NPS was not only represented in the Innovation awards through work done by its faculty and alumni, but also by its students doing relevant research while fulfills their graduate education.
This is the case for September 2017 graduate Marine Corps Maj. Michael Conte, who received Honorable Mention for the thesis conducted for his degree in information and technology management, “Mobile Device Management of Combat Aircraft.”
“Coming to NPS as a Marine, I wanted to pick a thesis topic that would be beneficial to the Marine Corps and Marine aviation, and also something that I am passionate about and interested in,” said Conte, who found his inspiration as student at the Exploratory Development Lab at Naval Air Warfare Center Weapons Division in China Lake.
“They were taking a Samsung tablet and trying to find a way to build a wireless WiFi access point into an F-18,” said Conte. “Their concept was that they could take a tablet and do functions on it such as load information or use navigation and then send it wirelessly to the aircraft, and they were building a system in the airplane that would allow the wireless connection to directly interface with the jet’s mission computer.”
Although this concept is something that Conte says has been done by commercial aviation for many years, the use of classified information posed the DOD with several unique challenges in integrating the systems, challenges Conte would tackle head on in his research by looking at ways to account for security concerns in accordance with current policy.
“The big overarching benefit is that if we can put tablets on airplanes, in the end we can spend a lot less money and develop essential improvements at a far more rapid pace,” said Conte.
“The next step forward I feel is developing an overarching strategy with the big stakeholders to figure out what entities would be best suited to develop something like this,” he added.
Conte points to the unique nature and mission of NPS, and the diverse expertise of its faculty, that allowed him to conduct such highly valuable and innovative research.
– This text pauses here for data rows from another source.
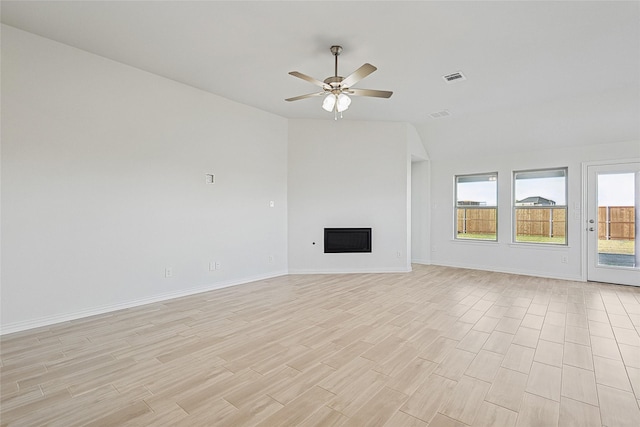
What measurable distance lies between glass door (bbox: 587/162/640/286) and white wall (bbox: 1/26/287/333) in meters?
6.21

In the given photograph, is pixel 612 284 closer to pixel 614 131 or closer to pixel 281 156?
pixel 614 131

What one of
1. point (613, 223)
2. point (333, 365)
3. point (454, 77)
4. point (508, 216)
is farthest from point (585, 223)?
point (333, 365)

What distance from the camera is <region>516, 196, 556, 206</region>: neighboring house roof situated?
19.5ft

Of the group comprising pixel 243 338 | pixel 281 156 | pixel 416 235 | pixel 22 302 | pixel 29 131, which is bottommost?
pixel 243 338

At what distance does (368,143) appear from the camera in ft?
20.3

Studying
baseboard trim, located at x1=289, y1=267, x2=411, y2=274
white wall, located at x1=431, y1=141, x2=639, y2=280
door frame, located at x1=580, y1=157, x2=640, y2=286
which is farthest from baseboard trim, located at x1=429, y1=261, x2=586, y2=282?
baseboard trim, located at x1=289, y1=267, x2=411, y2=274

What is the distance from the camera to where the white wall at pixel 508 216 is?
5516 millimetres

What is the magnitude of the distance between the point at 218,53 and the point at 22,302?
341 cm

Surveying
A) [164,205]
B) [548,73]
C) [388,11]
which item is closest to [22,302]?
[164,205]

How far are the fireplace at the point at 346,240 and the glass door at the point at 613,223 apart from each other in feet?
13.2

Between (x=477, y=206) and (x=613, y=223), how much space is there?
223 cm

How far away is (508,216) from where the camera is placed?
627 cm

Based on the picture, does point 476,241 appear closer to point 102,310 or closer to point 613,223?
point 613,223

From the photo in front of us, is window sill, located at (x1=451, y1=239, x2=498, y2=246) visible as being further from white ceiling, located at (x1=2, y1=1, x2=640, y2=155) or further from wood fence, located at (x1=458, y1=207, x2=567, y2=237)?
white ceiling, located at (x1=2, y1=1, x2=640, y2=155)
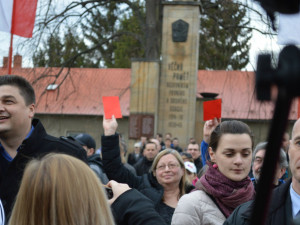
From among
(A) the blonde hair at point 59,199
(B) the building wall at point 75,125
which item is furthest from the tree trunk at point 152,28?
(A) the blonde hair at point 59,199

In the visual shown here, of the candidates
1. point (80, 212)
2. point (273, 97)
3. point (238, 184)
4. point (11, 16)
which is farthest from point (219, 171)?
point (11, 16)

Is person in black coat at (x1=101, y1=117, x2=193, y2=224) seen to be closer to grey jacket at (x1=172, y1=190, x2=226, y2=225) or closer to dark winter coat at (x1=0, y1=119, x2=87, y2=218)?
dark winter coat at (x1=0, y1=119, x2=87, y2=218)

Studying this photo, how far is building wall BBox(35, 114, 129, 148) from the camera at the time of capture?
31.6 metres

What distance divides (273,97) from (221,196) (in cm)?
251

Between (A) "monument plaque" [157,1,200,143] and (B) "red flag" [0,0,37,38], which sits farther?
(A) "monument plaque" [157,1,200,143]

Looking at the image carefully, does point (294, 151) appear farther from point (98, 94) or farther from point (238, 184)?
point (98, 94)

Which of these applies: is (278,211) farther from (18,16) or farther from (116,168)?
A: (18,16)

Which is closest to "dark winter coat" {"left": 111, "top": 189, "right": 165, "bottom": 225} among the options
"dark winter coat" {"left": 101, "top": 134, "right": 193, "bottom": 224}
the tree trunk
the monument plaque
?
"dark winter coat" {"left": 101, "top": 134, "right": 193, "bottom": 224}

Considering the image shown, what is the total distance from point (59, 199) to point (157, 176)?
3.20 meters

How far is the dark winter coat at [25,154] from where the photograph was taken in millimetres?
3295

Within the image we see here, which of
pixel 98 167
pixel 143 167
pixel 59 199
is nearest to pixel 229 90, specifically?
pixel 143 167

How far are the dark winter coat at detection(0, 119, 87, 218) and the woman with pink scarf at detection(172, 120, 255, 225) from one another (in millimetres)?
936

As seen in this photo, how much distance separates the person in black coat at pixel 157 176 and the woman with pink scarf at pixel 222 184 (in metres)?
1.26

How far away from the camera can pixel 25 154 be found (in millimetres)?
3473
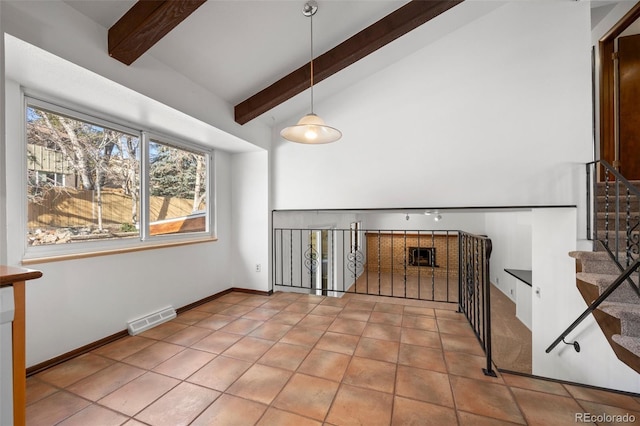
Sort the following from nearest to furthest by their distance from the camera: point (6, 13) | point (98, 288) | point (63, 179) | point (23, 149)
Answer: point (6, 13) → point (23, 149) → point (63, 179) → point (98, 288)

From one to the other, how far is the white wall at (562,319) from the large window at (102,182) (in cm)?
422

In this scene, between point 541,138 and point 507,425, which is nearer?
point 507,425

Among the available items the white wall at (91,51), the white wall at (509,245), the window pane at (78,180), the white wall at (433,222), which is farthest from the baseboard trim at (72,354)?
the white wall at (509,245)

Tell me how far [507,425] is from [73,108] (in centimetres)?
377

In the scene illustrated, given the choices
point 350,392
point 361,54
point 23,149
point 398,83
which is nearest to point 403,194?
point 398,83

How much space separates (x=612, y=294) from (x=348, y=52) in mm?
3114

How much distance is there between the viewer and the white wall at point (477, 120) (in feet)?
8.34

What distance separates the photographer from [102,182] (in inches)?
92.5

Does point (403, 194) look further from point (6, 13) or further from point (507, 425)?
point (6, 13)

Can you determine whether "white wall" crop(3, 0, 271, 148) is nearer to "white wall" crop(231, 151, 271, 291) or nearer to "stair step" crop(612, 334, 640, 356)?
"white wall" crop(231, 151, 271, 291)

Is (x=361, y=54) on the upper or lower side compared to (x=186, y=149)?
upper

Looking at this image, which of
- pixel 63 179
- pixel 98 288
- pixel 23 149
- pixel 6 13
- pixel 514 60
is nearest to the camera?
pixel 6 13

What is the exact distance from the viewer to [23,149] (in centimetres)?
185

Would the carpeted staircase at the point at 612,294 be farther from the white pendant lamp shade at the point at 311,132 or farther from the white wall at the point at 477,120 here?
the white pendant lamp shade at the point at 311,132
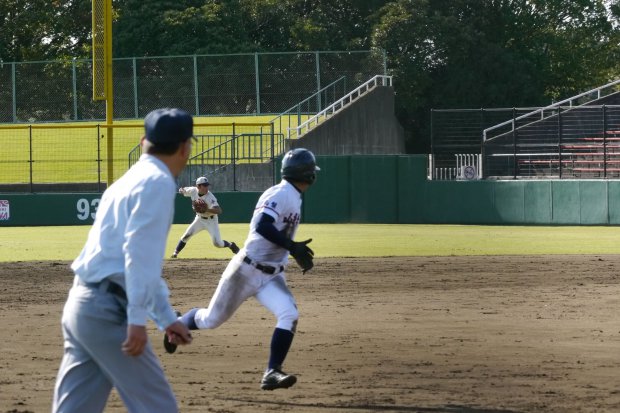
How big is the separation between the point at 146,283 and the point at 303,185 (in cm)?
398

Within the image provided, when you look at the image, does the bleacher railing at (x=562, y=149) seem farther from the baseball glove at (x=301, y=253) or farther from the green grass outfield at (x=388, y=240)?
the baseball glove at (x=301, y=253)

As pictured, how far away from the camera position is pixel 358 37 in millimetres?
57312

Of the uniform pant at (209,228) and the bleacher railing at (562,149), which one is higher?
the bleacher railing at (562,149)

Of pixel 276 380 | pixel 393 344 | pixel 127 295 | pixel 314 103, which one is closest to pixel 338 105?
pixel 314 103

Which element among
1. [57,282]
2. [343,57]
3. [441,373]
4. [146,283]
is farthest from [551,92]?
[146,283]

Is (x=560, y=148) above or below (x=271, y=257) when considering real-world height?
above

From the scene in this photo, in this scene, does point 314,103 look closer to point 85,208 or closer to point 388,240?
point 85,208

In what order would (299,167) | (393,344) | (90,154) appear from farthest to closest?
(90,154) → (393,344) → (299,167)

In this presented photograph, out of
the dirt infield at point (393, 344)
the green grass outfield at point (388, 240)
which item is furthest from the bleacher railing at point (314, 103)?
the dirt infield at point (393, 344)

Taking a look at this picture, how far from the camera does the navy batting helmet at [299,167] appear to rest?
8.66 meters

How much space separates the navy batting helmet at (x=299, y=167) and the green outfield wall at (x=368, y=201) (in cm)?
2538

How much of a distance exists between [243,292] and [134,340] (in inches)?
147

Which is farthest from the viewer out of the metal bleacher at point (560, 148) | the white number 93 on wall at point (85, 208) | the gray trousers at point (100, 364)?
the metal bleacher at point (560, 148)

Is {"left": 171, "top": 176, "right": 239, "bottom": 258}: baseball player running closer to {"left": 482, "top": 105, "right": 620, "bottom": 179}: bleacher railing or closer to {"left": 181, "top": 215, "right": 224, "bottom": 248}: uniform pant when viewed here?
{"left": 181, "top": 215, "right": 224, "bottom": 248}: uniform pant
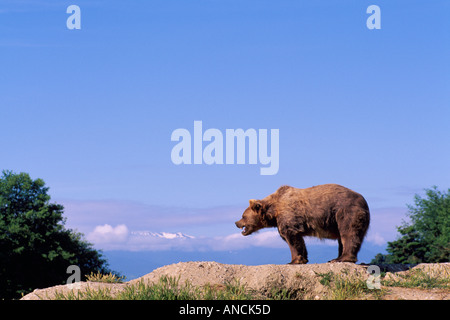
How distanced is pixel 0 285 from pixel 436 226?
4482 cm

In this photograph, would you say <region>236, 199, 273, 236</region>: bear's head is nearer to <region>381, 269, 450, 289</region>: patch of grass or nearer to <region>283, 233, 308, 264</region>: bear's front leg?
<region>283, 233, 308, 264</region>: bear's front leg

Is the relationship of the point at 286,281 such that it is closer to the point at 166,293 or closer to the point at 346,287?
the point at 346,287

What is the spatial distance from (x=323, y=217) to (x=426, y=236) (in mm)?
47797

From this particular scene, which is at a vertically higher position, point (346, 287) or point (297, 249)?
point (297, 249)

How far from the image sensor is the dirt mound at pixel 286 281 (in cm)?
1357

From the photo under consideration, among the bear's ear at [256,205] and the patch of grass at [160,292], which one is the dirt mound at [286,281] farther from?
the bear's ear at [256,205]

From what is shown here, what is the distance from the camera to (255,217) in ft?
58.1

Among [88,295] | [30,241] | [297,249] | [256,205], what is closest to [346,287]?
[297,249]

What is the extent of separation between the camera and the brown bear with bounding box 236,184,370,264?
16.2 m

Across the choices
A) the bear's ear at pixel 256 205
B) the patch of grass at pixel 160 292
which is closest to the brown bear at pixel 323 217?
the bear's ear at pixel 256 205

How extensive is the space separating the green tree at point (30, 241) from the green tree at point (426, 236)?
1105 inches

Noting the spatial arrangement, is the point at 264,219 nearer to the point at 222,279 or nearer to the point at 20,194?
the point at 222,279

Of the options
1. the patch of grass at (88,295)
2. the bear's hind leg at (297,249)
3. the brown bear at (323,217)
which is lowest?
the patch of grass at (88,295)
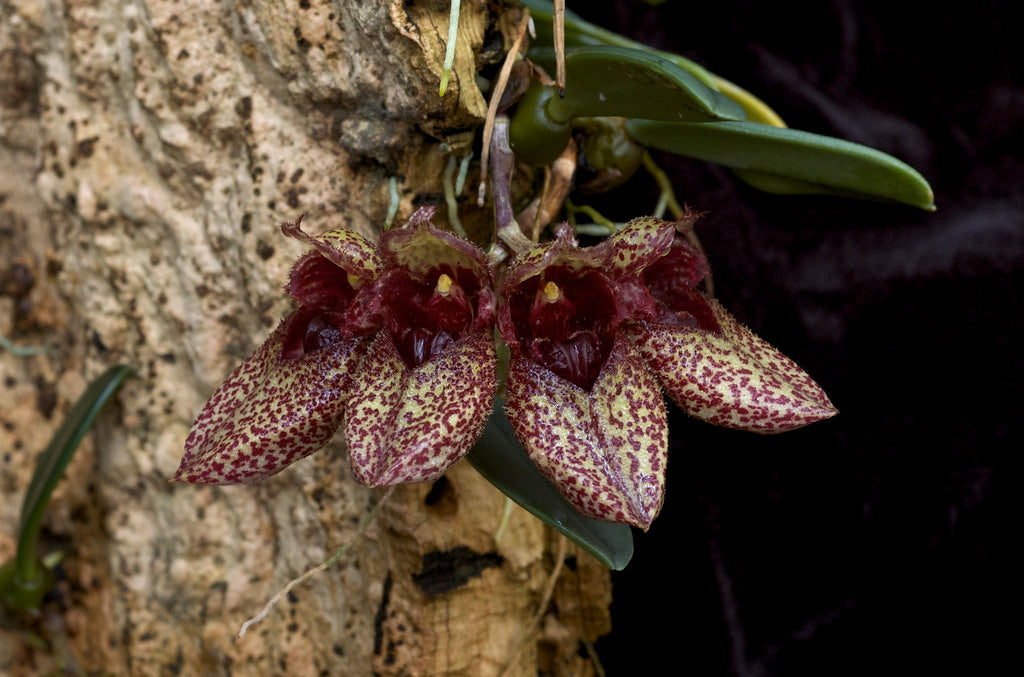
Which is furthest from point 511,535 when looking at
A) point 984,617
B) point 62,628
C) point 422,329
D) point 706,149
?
point 62,628

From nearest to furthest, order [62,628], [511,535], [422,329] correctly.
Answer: [422,329], [511,535], [62,628]

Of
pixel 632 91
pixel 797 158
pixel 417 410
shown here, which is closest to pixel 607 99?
pixel 632 91

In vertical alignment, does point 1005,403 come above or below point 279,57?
below

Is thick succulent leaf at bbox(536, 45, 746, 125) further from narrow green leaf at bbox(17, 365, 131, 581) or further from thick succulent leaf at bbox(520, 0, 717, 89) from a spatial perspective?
narrow green leaf at bbox(17, 365, 131, 581)

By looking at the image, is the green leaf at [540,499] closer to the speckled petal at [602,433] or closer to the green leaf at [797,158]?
the speckled petal at [602,433]

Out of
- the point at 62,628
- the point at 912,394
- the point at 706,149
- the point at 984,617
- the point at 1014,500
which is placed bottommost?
the point at 62,628

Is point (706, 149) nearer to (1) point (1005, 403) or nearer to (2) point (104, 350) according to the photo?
(1) point (1005, 403)
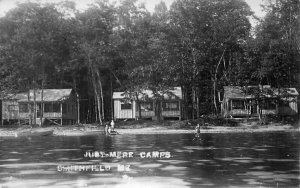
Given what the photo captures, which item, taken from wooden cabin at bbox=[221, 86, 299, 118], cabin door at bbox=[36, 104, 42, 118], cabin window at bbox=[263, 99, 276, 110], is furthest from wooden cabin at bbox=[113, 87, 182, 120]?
cabin window at bbox=[263, 99, 276, 110]

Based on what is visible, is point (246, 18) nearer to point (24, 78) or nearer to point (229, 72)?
point (229, 72)

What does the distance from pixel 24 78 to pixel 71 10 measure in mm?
11737

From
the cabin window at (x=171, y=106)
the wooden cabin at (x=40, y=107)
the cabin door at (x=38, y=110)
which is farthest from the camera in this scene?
the cabin door at (x=38, y=110)

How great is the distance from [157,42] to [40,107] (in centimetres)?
2008

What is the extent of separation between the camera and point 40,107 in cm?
6850

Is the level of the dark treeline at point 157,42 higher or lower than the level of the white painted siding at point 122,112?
higher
“What makes NPS so significant is, even if your adviser doesn’t have the information you are looking for, they will know someone who will,” Conte said. “Whenever I didn’t know something, my thesis advisor had a contact ready to reach out to. It is a centralized place where we can explore innovative ideas with a faculty that has years of networks throughout all forms of organizations to help bring those ideas into fruition.”